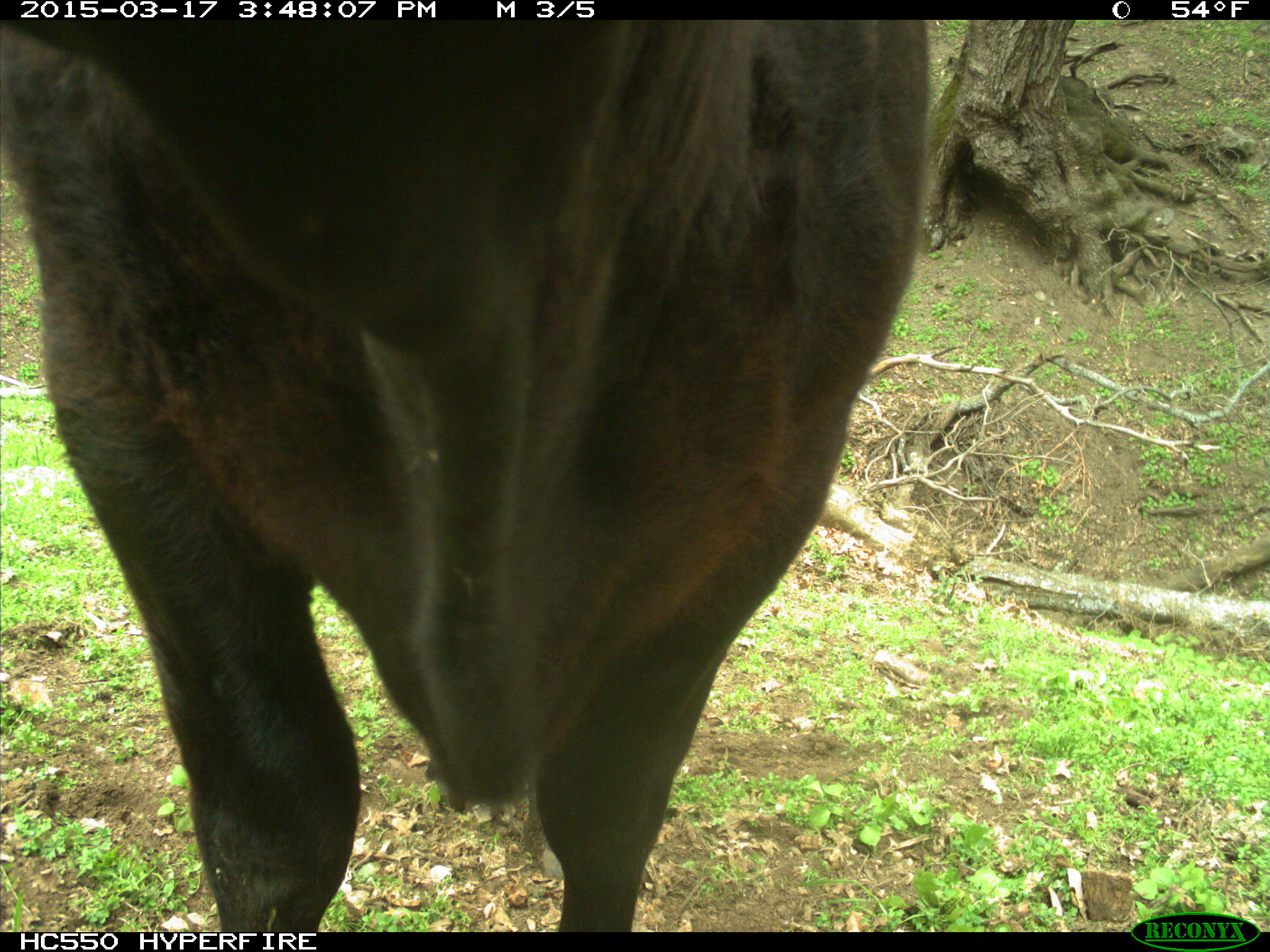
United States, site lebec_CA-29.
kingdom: Animalia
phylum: Chordata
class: Mammalia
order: Artiodactyla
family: Bovidae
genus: Bos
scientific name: Bos taurus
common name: domestic cow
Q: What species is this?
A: Bos taurus (domestic cow).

--------

▶ **WHAT YOU ARE ASKED TO DO**:
Write out, exactly as shown, only the lines running from the one that contains "family: Bovidae" to the last line above.

▶ **FINISHED TASK**:
family: Bovidae
genus: Bos
scientific name: Bos taurus
common name: domestic cow
Q: What species is this?
A: Bos taurus (domestic cow).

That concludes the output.